◆ Задача: Посчитайте, в скольких строках записей встречается слово «each». В ответе укажите только число.

====== Материал ======

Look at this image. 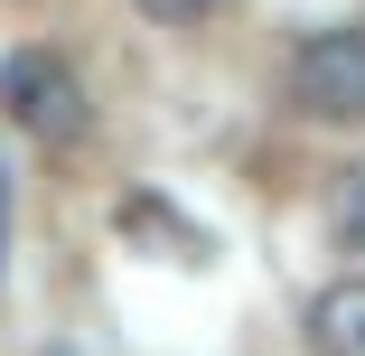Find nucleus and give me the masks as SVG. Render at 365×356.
I'll list each match as a JSON object with an SVG mask.
<instances>
[{"instance_id":"nucleus-3","label":"nucleus","mask_w":365,"mask_h":356,"mask_svg":"<svg viewBox=\"0 0 365 356\" xmlns=\"http://www.w3.org/2000/svg\"><path fill=\"white\" fill-rule=\"evenodd\" d=\"M309 356H365V272L328 281L309 300Z\"/></svg>"},{"instance_id":"nucleus-2","label":"nucleus","mask_w":365,"mask_h":356,"mask_svg":"<svg viewBox=\"0 0 365 356\" xmlns=\"http://www.w3.org/2000/svg\"><path fill=\"white\" fill-rule=\"evenodd\" d=\"M290 103L309 122H365V29H309L290 56Z\"/></svg>"},{"instance_id":"nucleus-4","label":"nucleus","mask_w":365,"mask_h":356,"mask_svg":"<svg viewBox=\"0 0 365 356\" xmlns=\"http://www.w3.org/2000/svg\"><path fill=\"white\" fill-rule=\"evenodd\" d=\"M131 10H140V19H160V29H187L206 0H131Z\"/></svg>"},{"instance_id":"nucleus-5","label":"nucleus","mask_w":365,"mask_h":356,"mask_svg":"<svg viewBox=\"0 0 365 356\" xmlns=\"http://www.w3.org/2000/svg\"><path fill=\"white\" fill-rule=\"evenodd\" d=\"M0 263H10V169H0Z\"/></svg>"},{"instance_id":"nucleus-1","label":"nucleus","mask_w":365,"mask_h":356,"mask_svg":"<svg viewBox=\"0 0 365 356\" xmlns=\"http://www.w3.org/2000/svg\"><path fill=\"white\" fill-rule=\"evenodd\" d=\"M0 113H10V131H29L38 151H76L85 122H94L85 76L56 47H10V56H0Z\"/></svg>"}]
</instances>
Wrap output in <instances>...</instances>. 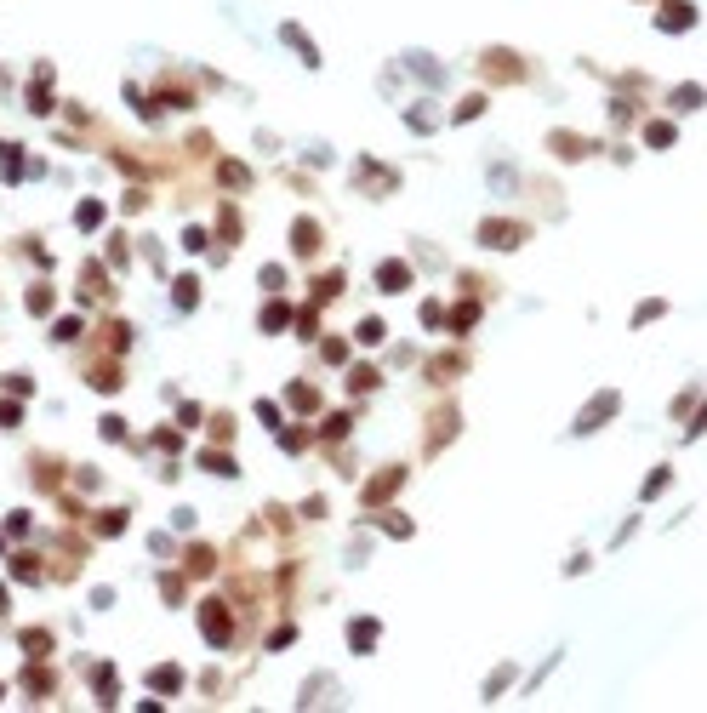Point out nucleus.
I'll return each instance as SVG.
<instances>
[{
  "label": "nucleus",
  "mask_w": 707,
  "mask_h": 713,
  "mask_svg": "<svg viewBox=\"0 0 707 713\" xmlns=\"http://www.w3.org/2000/svg\"><path fill=\"white\" fill-rule=\"evenodd\" d=\"M610 411H616V394H599V405H588V411H582V423H577V428H599V416H610Z\"/></svg>",
  "instance_id": "nucleus-1"
},
{
  "label": "nucleus",
  "mask_w": 707,
  "mask_h": 713,
  "mask_svg": "<svg viewBox=\"0 0 707 713\" xmlns=\"http://www.w3.org/2000/svg\"><path fill=\"white\" fill-rule=\"evenodd\" d=\"M679 23L690 29V23H696V6H668V18H661V29H679Z\"/></svg>",
  "instance_id": "nucleus-2"
}]
</instances>
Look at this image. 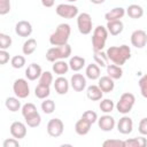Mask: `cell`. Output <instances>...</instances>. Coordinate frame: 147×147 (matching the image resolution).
Returning <instances> with one entry per match:
<instances>
[{
    "label": "cell",
    "mask_w": 147,
    "mask_h": 147,
    "mask_svg": "<svg viewBox=\"0 0 147 147\" xmlns=\"http://www.w3.org/2000/svg\"><path fill=\"white\" fill-rule=\"evenodd\" d=\"M33 29L30 22L28 21H20L15 25V32L20 37H30Z\"/></svg>",
    "instance_id": "cell-14"
},
{
    "label": "cell",
    "mask_w": 147,
    "mask_h": 147,
    "mask_svg": "<svg viewBox=\"0 0 147 147\" xmlns=\"http://www.w3.org/2000/svg\"><path fill=\"white\" fill-rule=\"evenodd\" d=\"M131 44L136 48H144L147 44V33L144 30H136L131 34Z\"/></svg>",
    "instance_id": "cell-10"
},
{
    "label": "cell",
    "mask_w": 147,
    "mask_h": 147,
    "mask_svg": "<svg viewBox=\"0 0 147 147\" xmlns=\"http://www.w3.org/2000/svg\"><path fill=\"white\" fill-rule=\"evenodd\" d=\"M42 70H41V67L37 63H31L28 65V68L25 69V77L29 79V80H36L40 77Z\"/></svg>",
    "instance_id": "cell-18"
},
{
    "label": "cell",
    "mask_w": 147,
    "mask_h": 147,
    "mask_svg": "<svg viewBox=\"0 0 147 147\" xmlns=\"http://www.w3.org/2000/svg\"><path fill=\"white\" fill-rule=\"evenodd\" d=\"M103 147H125L124 146V140L121 139H108L102 142Z\"/></svg>",
    "instance_id": "cell-40"
},
{
    "label": "cell",
    "mask_w": 147,
    "mask_h": 147,
    "mask_svg": "<svg viewBox=\"0 0 147 147\" xmlns=\"http://www.w3.org/2000/svg\"><path fill=\"white\" fill-rule=\"evenodd\" d=\"M71 55V46L69 44H64L61 46L51 47L46 52V60L49 62H55L57 60H64L70 57Z\"/></svg>",
    "instance_id": "cell-3"
},
{
    "label": "cell",
    "mask_w": 147,
    "mask_h": 147,
    "mask_svg": "<svg viewBox=\"0 0 147 147\" xmlns=\"http://www.w3.org/2000/svg\"><path fill=\"white\" fill-rule=\"evenodd\" d=\"M10 0H0V15H7L10 11Z\"/></svg>",
    "instance_id": "cell-42"
},
{
    "label": "cell",
    "mask_w": 147,
    "mask_h": 147,
    "mask_svg": "<svg viewBox=\"0 0 147 147\" xmlns=\"http://www.w3.org/2000/svg\"><path fill=\"white\" fill-rule=\"evenodd\" d=\"M2 146H3V147H18V146H20V142H18V139H15V138L13 137V138L6 139V140L2 142Z\"/></svg>",
    "instance_id": "cell-44"
},
{
    "label": "cell",
    "mask_w": 147,
    "mask_h": 147,
    "mask_svg": "<svg viewBox=\"0 0 147 147\" xmlns=\"http://www.w3.org/2000/svg\"><path fill=\"white\" fill-rule=\"evenodd\" d=\"M37 111H38L37 110V107L33 103H31V102H28V103H25L22 107V115H23V117H26L29 115H32V114H34Z\"/></svg>",
    "instance_id": "cell-38"
},
{
    "label": "cell",
    "mask_w": 147,
    "mask_h": 147,
    "mask_svg": "<svg viewBox=\"0 0 147 147\" xmlns=\"http://www.w3.org/2000/svg\"><path fill=\"white\" fill-rule=\"evenodd\" d=\"M71 33V28L68 23H61L57 25L55 31L49 36V42L53 46H61L68 44Z\"/></svg>",
    "instance_id": "cell-2"
},
{
    "label": "cell",
    "mask_w": 147,
    "mask_h": 147,
    "mask_svg": "<svg viewBox=\"0 0 147 147\" xmlns=\"http://www.w3.org/2000/svg\"><path fill=\"white\" fill-rule=\"evenodd\" d=\"M107 69V76H109L111 79H121L123 76V70L119 65L116 64H108L106 67Z\"/></svg>",
    "instance_id": "cell-27"
},
{
    "label": "cell",
    "mask_w": 147,
    "mask_h": 147,
    "mask_svg": "<svg viewBox=\"0 0 147 147\" xmlns=\"http://www.w3.org/2000/svg\"><path fill=\"white\" fill-rule=\"evenodd\" d=\"M9 59H10L9 53L6 49H0V65H3L6 63H8Z\"/></svg>",
    "instance_id": "cell-45"
},
{
    "label": "cell",
    "mask_w": 147,
    "mask_h": 147,
    "mask_svg": "<svg viewBox=\"0 0 147 147\" xmlns=\"http://www.w3.org/2000/svg\"><path fill=\"white\" fill-rule=\"evenodd\" d=\"M106 29L108 31V33H110L111 36H118L123 32L124 29V24L121 20H116V21H109L107 22Z\"/></svg>",
    "instance_id": "cell-17"
},
{
    "label": "cell",
    "mask_w": 147,
    "mask_h": 147,
    "mask_svg": "<svg viewBox=\"0 0 147 147\" xmlns=\"http://www.w3.org/2000/svg\"><path fill=\"white\" fill-rule=\"evenodd\" d=\"M91 126H92V124L88 121H86L84 118H80L75 124V131L79 136H85V134H87L90 132Z\"/></svg>",
    "instance_id": "cell-21"
},
{
    "label": "cell",
    "mask_w": 147,
    "mask_h": 147,
    "mask_svg": "<svg viewBox=\"0 0 147 147\" xmlns=\"http://www.w3.org/2000/svg\"><path fill=\"white\" fill-rule=\"evenodd\" d=\"M138 130H139V132L142 136H146L147 134V118L146 117L141 118V121L139 123V126H138Z\"/></svg>",
    "instance_id": "cell-46"
},
{
    "label": "cell",
    "mask_w": 147,
    "mask_h": 147,
    "mask_svg": "<svg viewBox=\"0 0 147 147\" xmlns=\"http://www.w3.org/2000/svg\"><path fill=\"white\" fill-rule=\"evenodd\" d=\"M99 107H100L101 111H103L105 114H109V113H111L114 110L115 103H114V101L111 99H103V100L100 101Z\"/></svg>",
    "instance_id": "cell-34"
},
{
    "label": "cell",
    "mask_w": 147,
    "mask_h": 147,
    "mask_svg": "<svg viewBox=\"0 0 147 147\" xmlns=\"http://www.w3.org/2000/svg\"><path fill=\"white\" fill-rule=\"evenodd\" d=\"M96 121H98V125H99V127H100L102 131H105V132H109V131H111V130L115 127V124H116L115 118H114L113 116L108 115V114L101 116V117L98 118Z\"/></svg>",
    "instance_id": "cell-12"
},
{
    "label": "cell",
    "mask_w": 147,
    "mask_h": 147,
    "mask_svg": "<svg viewBox=\"0 0 147 147\" xmlns=\"http://www.w3.org/2000/svg\"><path fill=\"white\" fill-rule=\"evenodd\" d=\"M70 85L76 92H83L86 87V78L82 74H74L70 79Z\"/></svg>",
    "instance_id": "cell-15"
},
{
    "label": "cell",
    "mask_w": 147,
    "mask_h": 147,
    "mask_svg": "<svg viewBox=\"0 0 147 147\" xmlns=\"http://www.w3.org/2000/svg\"><path fill=\"white\" fill-rule=\"evenodd\" d=\"M69 69H71L72 71H79L84 68L85 65V59L78 55H75L72 57H70L69 60Z\"/></svg>",
    "instance_id": "cell-26"
},
{
    "label": "cell",
    "mask_w": 147,
    "mask_h": 147,
    "mask_svg": "<svg viewBox=\"0 0 147 147\" xmlns=\"http://www.w3.org/2000/svg\"><path fill=\"white\" fill-rule=\"evenodd\" d=\"M5 106L9 111L15 113L21 108V102H20V99L17 96H9L6 99Z\"/></svg>",
    "instance_id": "cell-30"
},
{
    "label": "cell",
    "mask_w": 147,
    "mask_h": 147,
    "mask_svg": "<svg viewBox=\"0 0 147 147\" xmlns=\"http://www.w3.org/2000/svg\"><path fill=\"white\" fill-rule=\"evenodd\" d=\"M124 15H125V9L123 7H115V8L110 9L109 11H107L105 14V18H106L107 22H109V21H116V20L123 18Z\"/></svg>",
    "instance_id": "cell-20"
},
{
    "label": "cell",
    "mask_w": 147,
    "mask_h": 147,
    "mask_svg": "<svg viewBox=\"0 0 147 147\" xmlns=\"http://www.w3.org/2000/svg\"><path fill=\"white\" fill-rule=\"evenodd\" d=\"M41 110L45 113V114H52L54 110H55V102L51 99H44V101L41 102Z\"/></svg>",
    "instance_id": "cell-35"
},
{
    "label": "cell",
    "mask_w": 147,
    "mask_h": 147,
    "mask_svg": "<svg viewBox=\"0 0 147 147\" xmlns=\"http://www.w3.org/2000/svg\"><path fill=\"white\" fill-rule=\"evenodd\" d=\"M51 94V90H49V86H44V85H40L38 84V86L34 88V95L40 99V100H44V99H47Z\"/></svg>",
    "instance_id": "cell-32"
},
{
    "label": "cell",
    "mask_w": 147,
    "mask_h": 147,
    "mask_svg": "<svg viewBox=\"0 0 147 147\" xmlns=\"http://www.w3.org/2000/svg\"><path fill=\"white\" fill-rule=\"evenodd\" d=\"M146 145V138L138 137V138H131L127 140H124V146L125 147H142Z\"/></svg>",
    "instance_id": "cell-33"
},
{
    "label": "cell",
    "mask_w": 147,
    "mask_h": 147,
    "mask_svg": "<svg viewBox=\"0 0 147 147\" xmlns=\"http://www.w3.org/2000/svg\"><path fill=\"white\" fill-rule=\"evenodd\" d=\"M98 79H99L98 86L103 93H109L114 90L115 83H114V79H111L109 76H102V77H99Z\"/></svg>",
    "instance_id": "cell-19"
},
{
    "label": "cell",
    "mask_w": 147,
    "mask_h": 147,
    "mask_svg": "<svg viewBox=\"0 0 147 147\" xmlns=\"http://www.w3.org/2000/svg\"><path fill=\"white\" fill-rule=\"evenodd\" d=\"M36 48H37V40L33 38H29L28 40L24 41L22 46V52L24 55H31L34 53Z\"/></svg>",
    "instance_id": "cell-29"
},
{
    "label": "cell",
    "mask_w": 147,
    "mask_h": 147,
    "mask_svg": "<svg viewBox=\"0 0 147 147\" xmlns=\"http://www.w3.org/2000/svg\"><path fill=\"white\" fill-rule=\"evenodd\" d=\"M134 103H136V96L130 92H125L121 95V98L117 101L115 107H116L118 113H121L123 115H126L132 110Z\"/></svg>",
    "instance_id": "cell-5"
},
{
    "label": "cell",
    "mask_w": 147,
    "mask_h": 147,
    "mask_svg": "<svg viewBox=\"0 0 147 147\" xmlns=\"http://www.w3.org/2000/svg\"><path fill=\"white\" fill-rule=\"evenodd\" d=\"M10 64L14 69H21L25 64V57L23 55H15L10 59Z\"/></svg>",
    "instance_id": "cell-37"
},
{
    "label": "cell",
    "mask_w": 147,
    "mask_h": 147,
    "mask_svg": "<svg viewBox=\"0 0 147 147\" xmlns=\"http://www.w3.org/2000/svg\"><path fill=\"white\" fill-rule=\"evenodd\" d=\"M107 57L114 64L122 67L127 60L131 57V48L127 45H121V46H110L107 52Z\"/></svg>",
    "instance_id": "cell-1"
},
{
    "label": "cell",
    "mask_w": 147,
    "mask_h": 147,
    "mask_svg": "<svg viewBox=\"0 0 147 147\" xmlns=\"http://www.w3.org/2000/svg\"><path fill=\"white\" fill-rule=\"evenodd\" d=\"M125 11H126V14H127L131 18H134V20L141 18V17L144 16V8H142L140 5H136V3L130 5V6L126 8Z\"/></svg>",
    "instance_id": "cell-25"
},
{
    "label": "cell",
    "mask_w": 147,
    "mask_h": 147,
    "mask_svg": "<svg viewBox=\"0 0 147 147\" xmlns=\"http://www.w3.org/2000/svg\"><path fill=\"white\" fill-rule=\"evenodd\" d=\"M53 83V75L49 71H42L39 77V84L44 86H51Z\"/></svg>",
    "instance_id": "cell-36"
},
{
    "label": "cell",
    "mask_w": 147,
    "mask_h": 147,
    "mask_svg": "<svg viewBox=\"0 0 147 147\" xmlns=\"http://www.w3.org/2000/svg\"><path fill=\"white\" fill-rule=\"evenodd\" d=\"M54 3H55V0H41V5H42L44 7H46V8L53 7Z\"/></svg>",
    "instance_id": "cell-47"
},
{
    "label": "cell",
    "mask_w": 147,
    "mask_h": 147,
    "mask_svg": "<svg viewBox=\"0 0 147 147\" xmlns=\"http://www.w3.org/2000/svg\"><path fill=\"white\" fill-rule=\"evenodd\" d=\"M82 118H84V119L88 121L91 124H93V123L96 122L98 115H96V113L93 111V110H86V111H84V114L82 115Z\"/></svg>",
    "instance_id": "cell-41"
},
{
    "label": "cell",
    "mask_w": 147,
    "mask_h": 147,
    "mask_svg": "<svg viewBox=\"0 0 147 147\" xmlns=\"http://www.w3.org/2000/svg\"><path fill=\"white\" fill-rule=\"evenodd\" d=\"M93 59H94L95 64H98L100 68H106V67L109 64V60H108V57H107V54H106L105 52H102V51L94 52Z\"/></svg>",
    "instance_id": "cell-28"
},
{
    "label": "cell",
    "mask_w": 147,
    "mask_h": 147,
    "mask_svg": "<svg viewBox=\"0 0 147 147\" xmlns=\"http://www.w3.org/2000/svg\"><path fill=\"white\" fill-rule=\"evenodd\" d=\"M9 130H10V134L15 139H23L26 136V124H24L23 122L20 121L13 122Z\"/></svg>",
    "instance_id": "cell-11"
},
{
    "label": "cell",
    "mask_w": 147,
    "mask_h": 147,
    "mask_svg": "<svg viewBox=\"0 0 147 147\" xmlns=\"http://www.w3.org/2000/svg\"><path fill=\"white\" fill-rule=\"evenodd\" d=\"M108 39V31L106 29V26L103 25H98L94 30H93V34H92V46H93V51L98 52V51H102L106 46V41Z\"/></svg>",
    "instance_id": "cell-4"
},
{
    "label": "cell",
    "mask_w": 147,
    "mask_h": 147,
    "mask_svg": "<svg viewBox=\"0 0 147 147\" xmlns=\"http://www.w3.org/2000/svg\"><path fill=\"white\" fill-rule=\"evenodd\" d=\"M13 91L18 99H25L30 94V87L28 80L24 78H18L13 84Z\"/></svg>",
    "instance_id": "cell-8"
},
{
    "label": "cell",
    "mask_w": 147,
    "mask_h": 147,
    "mask_svg": "<svg viewBox=\"0 0 147 147\" xmlns=\"http://www.w3.org/2000/svg\"><path fill=\"white\" fill-rule=\"evenodd\" d=\"M68 2H75V1H77V0H67Z\"/></svg>",
    "instance_id": "cell-49"
},
{
    "label": "cell",
    "mask_w": 147,
    "mask_h": 147,
    "mask_svg": "<svg viewBox=\"0 0 147 147\" xmlns=\"http://www.w3.org/2000/svg\"><path fill=\"white\" fill-rule=\"evenodd\" d=\"M55 11L60 17L71 20L78 15V7L70 3H60L56 6Z\"/></svg>",
    "instance_id": "cell-6"
},
{
    "label": "cell",
    "mask_w": 147,
    "mask_h": 147,
    "mask_svg": "<svg viewBox=\"0 0 147 147\" xmlns=\"http://www.w3.org/2000/svg\"><path fill=\"white\" fill-rule=\"evenodd\" d=\"M92 3H94V5H101V3H103L106 0H90Z\"/></svg>",
    "instance_id": "cell-48"
},
{
    "label": "cell",
    "mask_w": 147,
    "mask_h": 147,
    "mask_svg": "<svg viewBox=\"0 0 147 147\" xmlns=\"http://www.w3.org/2000/svg\"><path fill=\"white\" fill-rule=\"evenodd\" d=\"M92 17L88 13H80L77 16L78 31L82 34H88L92 32Z\"/></svg>",
    "instance_id": "cell-7"
},
{
    "label": "cell",
    "mask_w": 147,
    "mask_h": 147,
    "mask_svg": "<svg viewBox=\"0 0 147 147\" xmlns=\"http://www.w3.org/2000/svg\"><path fill=\"white\" fill-rule=\"evenodd\" d=\"M52 69H53V72H54V74H56V75H59V76H63V75H65V74L68 72V70H69V64H68L64 60H57V61L53 62Z\"/></svg>",
    "instance_id": "cell-24"
},
{
    "label": "cell",
    "mask_w": 147,
    "mask_h": 147,
    "mask_svg": "<svg viewBox=\"0 0 147 147\" xmlns=\"http://www.w3.org/2000/svg\"><path fill=\"white\" fill-rule=\"evenodd\" d=\"M53 84H54V88H55L57 94L64 95V94L68 93V91H69V82H68L67 78H64L62 76H59Z\"/></svg>",
    "instance_id": "cell-16"
},
{
    "label": "cell",
    "mask_w": 147,
    "mask_h": 147,
    "mask_svg": "<svg viewBox=\"0 0 147 147\" xmlns=\"http://www.w3.org/2000/svg\"><path fill=\"white\" fill-rule=\"evenodd\" d=\"M117 130L122 134H129L133 130V121L129 116H123L117 123Z\"/></svg>",
    "instance_id": "cell-13"
},
{
    "label": "cell",
    "mask_w": 147,
    "mask_h": 147,
    "mask_svg": "<svg viewBox=\"0 0 147 147\" xmlns=\"http://www.w3.org/2000/svg\"><path fill=\"white\" fill-rule=\"evenodd\" d=\"M138 84H139V88H140V92H141L142 96L146 98L147 96V76L144 75L140 78V80L138 82Z\"/></svg>",
    "instance_id": "cell-43"
},
{
    "label": "cell",
    "mask_w": 147,
    "mask_h": 147,
    "mask_svg": "<svg viewBox=\"0 0 147 147\" xmlns=\"http://www.w3.org/2000/svg\"><path fill=\"white\" fill-rule=\"evenodd\" d=\"M85 76L88 79H91V80L98 79L101 76V69H100V67L98 64H95V63L88 64L86 67V69H85Z\"/></svg>",
    "instance_id": "cell-22"
},
{
    "label": "cell",
    "mask_w": 147,
    "mask_h": 147,
    "mask_svg": "<svg viewBox=\"0 0 147 147\" xmlns=\"http://www.w3.org/2000/svg\"><path fill=\"white\" fill-rule=\"evenodd\" d=\"M47 133L53 137V138H57L63 133L64 130V124L60 118H52L48 121L47 123Z\"/></svg>",
    "instance_id": "cell-9"
},
{
    "label": "cell",
    "mask_w": 147,
    "mask_h": 147,
    "mask_svg": "<svg viewBox=\"0 0 147 147\" xmlns=\"http://www.w3.org/2000/svg\"><path fill=\"white\" fill-rule=\"evenodd\" d=\"M24 119H25V124L30 127H37L41 123V116L38 111L32 114V115H29V116L24 117Z\"/></svg>",
    "instance_id": "cell-31"
},
{
    "label": "cell",
    "mask_w": 147,
    "mask_h": 147,
    "mask_svg": "<svg viewBox=\"0 0 147 147\" xmlns=\"http://www.w3.org/2000/svg\"><path fill=\"white\" fill-rule=\"evenodd\" d=\"M11 46V38L6 33H0V49H8Z\"/></svg>",
    "instance_id": "cell-39"
},
{
    "label": "cell",
    "mask_w": 147,
    "mask_h": 147,
    "mask_svg": "<svg viewBox=\"0 0 147 147\" xmlns=\"http://www.w3.org/2000/svg\"><path fill=\"white\" fill-rule=\"evenodd\" d=\"M86 95L92 101H99V100L102 99L103 92L100 90V87L98 85H91L86 90Z\"/></svg>",
    "instance_id": "cell-23"
}]
</instances>
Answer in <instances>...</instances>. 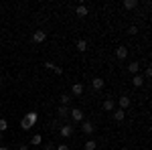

======

◆ Решение: 2